─── Texto
Huevos rancheros

28/08/2012

huevos rancherosPor Javier Flores, La Jornada, 28 de agosto de 2012

Los huevos rancheros son de los mayores prodigios de la cocina mexicana. En su preparación intervienen los componentes básicos de la alimentación en nuestra cultura, como el maíz, que está en su base formada por tortillas; la salsa, elaborada con chile verde, jitomate y cebolla; y, desde luego, el huevo. La receta puede variar según los gustos. Algunas sugerencias: las tortillas pueden freírse ligeramente en aceite de oliva con ajo, y a la salsa se le puede agregar un toque de jugo de naranja. Si se tiene al lado una cerveza fría… una verdadera delicia.
──────
─── Conjunto de registros
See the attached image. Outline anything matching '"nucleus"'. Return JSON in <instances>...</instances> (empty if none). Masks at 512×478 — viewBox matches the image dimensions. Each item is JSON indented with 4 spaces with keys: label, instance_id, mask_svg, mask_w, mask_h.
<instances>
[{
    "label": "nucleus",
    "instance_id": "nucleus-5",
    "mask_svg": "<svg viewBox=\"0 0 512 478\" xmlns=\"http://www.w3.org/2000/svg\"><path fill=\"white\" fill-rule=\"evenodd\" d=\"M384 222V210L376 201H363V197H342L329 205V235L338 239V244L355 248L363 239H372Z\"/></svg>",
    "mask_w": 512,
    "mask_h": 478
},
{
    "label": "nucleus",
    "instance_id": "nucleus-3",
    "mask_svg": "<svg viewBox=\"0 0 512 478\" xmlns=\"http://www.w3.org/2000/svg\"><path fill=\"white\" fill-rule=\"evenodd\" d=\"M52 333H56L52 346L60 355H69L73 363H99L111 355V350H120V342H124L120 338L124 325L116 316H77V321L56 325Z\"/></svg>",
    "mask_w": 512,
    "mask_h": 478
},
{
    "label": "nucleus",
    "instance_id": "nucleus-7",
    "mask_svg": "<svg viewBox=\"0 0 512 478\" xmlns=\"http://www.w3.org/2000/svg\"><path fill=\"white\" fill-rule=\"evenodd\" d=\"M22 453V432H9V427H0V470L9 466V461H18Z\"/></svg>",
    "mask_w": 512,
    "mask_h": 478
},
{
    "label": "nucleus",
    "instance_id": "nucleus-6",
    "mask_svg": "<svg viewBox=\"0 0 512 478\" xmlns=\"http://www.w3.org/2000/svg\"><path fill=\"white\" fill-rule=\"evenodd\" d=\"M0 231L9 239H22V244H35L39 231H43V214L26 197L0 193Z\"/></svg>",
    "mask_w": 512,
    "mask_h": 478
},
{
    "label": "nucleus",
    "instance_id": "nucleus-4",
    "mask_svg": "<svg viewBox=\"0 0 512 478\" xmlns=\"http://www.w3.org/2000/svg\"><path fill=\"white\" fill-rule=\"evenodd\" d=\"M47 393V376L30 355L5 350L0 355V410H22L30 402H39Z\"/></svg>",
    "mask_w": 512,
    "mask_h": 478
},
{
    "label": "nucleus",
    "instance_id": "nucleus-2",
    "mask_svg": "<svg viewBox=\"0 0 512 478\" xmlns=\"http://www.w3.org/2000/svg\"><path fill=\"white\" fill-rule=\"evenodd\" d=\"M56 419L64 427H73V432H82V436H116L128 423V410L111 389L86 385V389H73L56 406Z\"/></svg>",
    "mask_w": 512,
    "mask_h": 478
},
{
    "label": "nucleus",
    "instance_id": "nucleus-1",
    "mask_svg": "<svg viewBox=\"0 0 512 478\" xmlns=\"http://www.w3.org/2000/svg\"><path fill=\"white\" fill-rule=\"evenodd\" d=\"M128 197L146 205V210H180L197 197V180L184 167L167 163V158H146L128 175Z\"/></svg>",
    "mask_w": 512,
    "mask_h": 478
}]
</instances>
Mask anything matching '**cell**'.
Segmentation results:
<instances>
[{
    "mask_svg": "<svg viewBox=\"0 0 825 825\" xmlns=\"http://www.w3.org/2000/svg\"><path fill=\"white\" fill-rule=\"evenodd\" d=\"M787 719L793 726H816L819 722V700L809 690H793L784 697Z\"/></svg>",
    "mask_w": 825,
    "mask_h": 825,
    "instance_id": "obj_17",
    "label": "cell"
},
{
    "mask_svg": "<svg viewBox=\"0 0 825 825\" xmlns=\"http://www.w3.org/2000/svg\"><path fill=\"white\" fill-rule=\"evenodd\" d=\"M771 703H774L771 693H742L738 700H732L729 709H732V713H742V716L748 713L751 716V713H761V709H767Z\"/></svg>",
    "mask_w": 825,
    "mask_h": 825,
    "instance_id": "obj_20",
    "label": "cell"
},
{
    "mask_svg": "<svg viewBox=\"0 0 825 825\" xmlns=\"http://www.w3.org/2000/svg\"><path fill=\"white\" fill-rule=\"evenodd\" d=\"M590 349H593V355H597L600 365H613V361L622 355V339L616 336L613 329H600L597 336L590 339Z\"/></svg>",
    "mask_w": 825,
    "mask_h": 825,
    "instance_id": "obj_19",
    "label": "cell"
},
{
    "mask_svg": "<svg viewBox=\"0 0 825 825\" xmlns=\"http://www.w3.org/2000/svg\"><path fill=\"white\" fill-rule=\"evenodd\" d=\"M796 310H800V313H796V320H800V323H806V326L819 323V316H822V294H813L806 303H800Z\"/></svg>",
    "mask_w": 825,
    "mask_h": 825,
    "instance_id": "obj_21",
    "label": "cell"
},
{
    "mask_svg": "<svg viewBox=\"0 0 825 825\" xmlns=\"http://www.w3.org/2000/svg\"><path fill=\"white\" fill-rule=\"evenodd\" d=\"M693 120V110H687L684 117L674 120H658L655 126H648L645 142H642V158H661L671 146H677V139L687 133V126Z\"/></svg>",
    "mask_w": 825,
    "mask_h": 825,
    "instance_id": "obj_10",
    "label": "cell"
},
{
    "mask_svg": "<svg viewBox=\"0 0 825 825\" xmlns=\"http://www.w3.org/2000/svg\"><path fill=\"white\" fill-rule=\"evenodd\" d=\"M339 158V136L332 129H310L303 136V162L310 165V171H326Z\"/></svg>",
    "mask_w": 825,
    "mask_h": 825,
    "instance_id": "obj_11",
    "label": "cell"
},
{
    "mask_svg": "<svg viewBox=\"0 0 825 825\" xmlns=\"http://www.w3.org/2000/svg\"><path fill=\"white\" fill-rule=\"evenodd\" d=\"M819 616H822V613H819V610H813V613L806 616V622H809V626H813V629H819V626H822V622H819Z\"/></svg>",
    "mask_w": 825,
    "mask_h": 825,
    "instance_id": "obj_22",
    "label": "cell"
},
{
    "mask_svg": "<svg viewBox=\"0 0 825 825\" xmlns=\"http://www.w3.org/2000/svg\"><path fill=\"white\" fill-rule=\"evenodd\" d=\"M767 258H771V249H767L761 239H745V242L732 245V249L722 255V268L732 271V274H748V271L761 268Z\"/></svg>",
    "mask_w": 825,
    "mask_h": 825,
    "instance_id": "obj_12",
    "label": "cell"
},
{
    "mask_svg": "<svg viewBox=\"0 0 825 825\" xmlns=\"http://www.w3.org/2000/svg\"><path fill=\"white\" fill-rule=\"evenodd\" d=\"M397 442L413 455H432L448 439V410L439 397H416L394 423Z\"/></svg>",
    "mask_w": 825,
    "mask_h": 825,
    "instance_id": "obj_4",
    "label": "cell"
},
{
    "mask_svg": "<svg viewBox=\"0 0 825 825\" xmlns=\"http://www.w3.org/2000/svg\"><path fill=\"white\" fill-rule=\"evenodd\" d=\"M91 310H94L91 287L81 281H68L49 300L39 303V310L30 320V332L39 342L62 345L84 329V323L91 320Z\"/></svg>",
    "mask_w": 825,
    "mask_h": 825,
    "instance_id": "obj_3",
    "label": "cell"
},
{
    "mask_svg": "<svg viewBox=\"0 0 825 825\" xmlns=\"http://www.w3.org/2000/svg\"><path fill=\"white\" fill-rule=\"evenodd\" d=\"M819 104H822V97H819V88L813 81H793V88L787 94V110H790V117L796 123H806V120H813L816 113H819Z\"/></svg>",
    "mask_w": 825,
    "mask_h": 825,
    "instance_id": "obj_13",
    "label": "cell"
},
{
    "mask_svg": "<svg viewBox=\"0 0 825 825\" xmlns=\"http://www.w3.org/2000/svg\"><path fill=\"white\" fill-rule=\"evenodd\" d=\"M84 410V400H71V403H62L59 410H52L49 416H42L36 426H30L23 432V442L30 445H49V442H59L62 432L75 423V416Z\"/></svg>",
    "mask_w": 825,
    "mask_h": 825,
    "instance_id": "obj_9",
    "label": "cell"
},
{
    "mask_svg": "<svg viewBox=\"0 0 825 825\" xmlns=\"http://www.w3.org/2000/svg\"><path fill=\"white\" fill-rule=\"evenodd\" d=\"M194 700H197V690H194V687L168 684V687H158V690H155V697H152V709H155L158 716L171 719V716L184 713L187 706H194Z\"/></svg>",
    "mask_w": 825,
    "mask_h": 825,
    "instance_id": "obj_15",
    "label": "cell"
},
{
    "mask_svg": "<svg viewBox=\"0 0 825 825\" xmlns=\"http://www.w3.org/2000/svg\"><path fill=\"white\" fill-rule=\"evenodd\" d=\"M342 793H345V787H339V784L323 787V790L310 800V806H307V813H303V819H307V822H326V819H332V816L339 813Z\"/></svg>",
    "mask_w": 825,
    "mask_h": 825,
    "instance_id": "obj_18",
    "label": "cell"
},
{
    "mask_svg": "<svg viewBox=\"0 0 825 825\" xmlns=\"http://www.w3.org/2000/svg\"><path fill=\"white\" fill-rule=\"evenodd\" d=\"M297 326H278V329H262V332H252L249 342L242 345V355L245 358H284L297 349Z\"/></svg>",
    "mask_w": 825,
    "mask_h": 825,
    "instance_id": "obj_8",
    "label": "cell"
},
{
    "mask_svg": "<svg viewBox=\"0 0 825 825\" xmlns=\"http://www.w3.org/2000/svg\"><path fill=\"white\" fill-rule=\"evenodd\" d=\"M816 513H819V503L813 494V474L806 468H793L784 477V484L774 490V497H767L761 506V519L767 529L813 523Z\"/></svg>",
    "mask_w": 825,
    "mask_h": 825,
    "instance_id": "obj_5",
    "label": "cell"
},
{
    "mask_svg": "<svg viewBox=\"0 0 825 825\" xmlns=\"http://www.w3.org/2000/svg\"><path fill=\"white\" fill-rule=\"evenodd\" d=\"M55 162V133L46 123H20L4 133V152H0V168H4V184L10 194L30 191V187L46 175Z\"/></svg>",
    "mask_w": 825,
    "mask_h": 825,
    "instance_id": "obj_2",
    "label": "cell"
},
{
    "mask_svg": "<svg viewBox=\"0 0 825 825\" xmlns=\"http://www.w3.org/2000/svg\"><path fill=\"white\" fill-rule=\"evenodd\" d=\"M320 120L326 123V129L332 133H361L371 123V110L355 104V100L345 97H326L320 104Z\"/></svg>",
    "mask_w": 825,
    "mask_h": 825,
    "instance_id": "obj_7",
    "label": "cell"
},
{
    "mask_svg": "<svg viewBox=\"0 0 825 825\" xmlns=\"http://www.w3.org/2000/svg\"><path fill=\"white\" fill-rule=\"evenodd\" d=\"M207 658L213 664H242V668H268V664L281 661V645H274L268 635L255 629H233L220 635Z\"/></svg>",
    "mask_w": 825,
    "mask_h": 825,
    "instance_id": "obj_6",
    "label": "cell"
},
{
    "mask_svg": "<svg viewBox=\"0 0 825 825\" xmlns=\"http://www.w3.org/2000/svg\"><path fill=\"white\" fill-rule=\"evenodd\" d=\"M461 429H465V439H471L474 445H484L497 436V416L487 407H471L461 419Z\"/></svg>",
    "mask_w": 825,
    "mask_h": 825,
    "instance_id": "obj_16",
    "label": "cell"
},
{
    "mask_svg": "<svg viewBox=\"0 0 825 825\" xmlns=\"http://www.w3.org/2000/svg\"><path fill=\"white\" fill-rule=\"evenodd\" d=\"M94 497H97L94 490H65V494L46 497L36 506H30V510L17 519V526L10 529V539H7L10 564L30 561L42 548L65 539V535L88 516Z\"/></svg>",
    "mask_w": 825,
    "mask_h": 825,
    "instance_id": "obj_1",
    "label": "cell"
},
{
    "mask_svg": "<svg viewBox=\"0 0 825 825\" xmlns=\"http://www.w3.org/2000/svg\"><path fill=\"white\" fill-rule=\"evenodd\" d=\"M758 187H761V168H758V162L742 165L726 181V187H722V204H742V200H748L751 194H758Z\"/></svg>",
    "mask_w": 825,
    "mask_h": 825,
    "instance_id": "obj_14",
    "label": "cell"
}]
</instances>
──────
> _Qué harás_
1. Copia el texto sobre los huevos rancheros desde "huevos rancherosPor Javier" hasta "una verdadera delicia." inclusive, cambiando "jitomate" por "tomate rojo".
2. Traduce al inglés esta oración del texto sobre los huevos rancheros: "La receta puede variar según los gustos."
3. Enumera los ingredientes que, según el texto sobre los huevos rancheros, se usan para elaborar la salsa.
Para resolver esto no hacen falta las líneas de datos.

> _Soluciones_
1.
huevos rancherosPor Javier Flores, La Jornada, 28 de agosto de 2012

Los huevos rancheros son de los mayores prodigios de la cocina mexicana. En su preparación intervienen los componentes básicos de la alimentación en nuestra cultura, como el maíz, que está en su base formada por tortillas; la salsa, elaborada con chile verde, tomate rojo y cebolla; y, desde luego, el huevo. La receta puede variar según los gustos. Algunas sugerencias: las tortillas pueden freírse ligeramente en aceite de oliva con ajo, y a la salsa se le puede agregar un toque de jugo de naranja. Si se tiene al lado una cerveza fría… una verdadera delicia.

2. The recipe can vary according to taste.

3. chile verde, jitomate, cebolla